Consider the decomposition of a metal oxide to its elements, where M represents a generic metal.

VladimirAG [237]

Answer:

For 1: The standard Gibbs free energy change of the reaction is 10.60 kJ/mol

For 2: The equilibrium constant for the given reaction at 298 K is $1.386\times 10^{-2}$

For 3: The equilibrium pressure of oxygen gas is 0.0577 atm

Explanation:

For 1:

The equation used to calculate standard Gibbs free energy change of a reaction is:

$\Delta G^o_{rxn}=\sum [n\times \Delta G^o_f_{(product)}]-\sum [n\times \Delta G^o_f_{(reactant)}]$

For the given chemical reaction:

$M_2O_3(s)\rightarrow 2M(s)+\frac{3}{2}O_2(g)$

The equation for the standard Gibbs free energy change of the above reaction is:

$\Delta G^o_{rxn}=[(2\times \Delta G^o_f_{(M(s))})+(\frac{3}{2}\times \Delta G^o_f_{(O_2(g))})]-[(1\times \Delta G^o_f_{(M_2O_3(s))})]$

We are given:

$\Delta G^o_f_{(M_2O_3(s))}=-10.60kJ/mol\\\Delta G^o_f_{(M(s))}=0kJ/mol\\\Delta G^o_f_{(O_2(g))}=0kJ/mol$

Putting values in above equation, we get:

$\Delta G^o_{rxn}=[(2\times (0))+(\frac{3}{2}\times (0))]-[(1\times (-10.60))]\\\\\Delta G^o_{rxn}=10.60kJ/mol$

Hence, the standard Gibbs free energy change of the reaction is 10.60 kJ/mol

For 2:

Relation between standard Gibbs free energy and equilibrium constant follows:

$\Delta G^o=-RT\ln K_{eq}$

where,

$\Delta G^o$ = Standard Gibbs free energy = 10.60 kJ/mol = 10600 J/mol (Conversion factor: 1 kJ = 1000 J )

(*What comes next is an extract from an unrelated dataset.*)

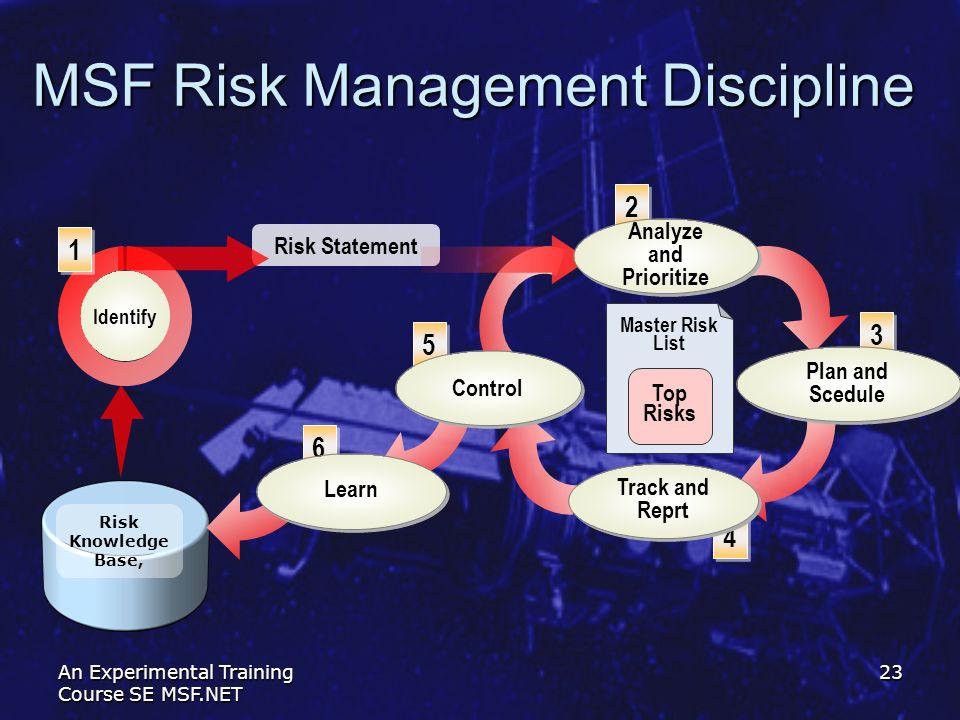 An Experimental Training Course SE MSF.NET 23 MSF Risk Management Discipline Risk Statement Risk Knowledge Base, 1 1 2 2 3 3 4 4 5 5 6 6 Master Risk L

R = Gas constant = 8.314 J/K mol

T = temperature = 298 K

$K_{eq}$ = equilibrium constant = ?

Putting values in above equation, we get:

$10600J/mol=-(8.314J/Kmol)\times 298K\times \ln (K_{eq})\\\\K_{eq}=1.386\times 10^{-2}$

Hence, the equilibrium constant for the given reaction at 298 K is $1.386\times 10^{-2}$

For 3:

The expression of $K_{eq}$ for above equation follows:

$K_{eq}=p_{O_2}^{3/2}$

The concentration of pure solids and pure liquids are taken as 1 in the expression. That is why, the concentration of metal and metal oxide is taken as 1 in the expression.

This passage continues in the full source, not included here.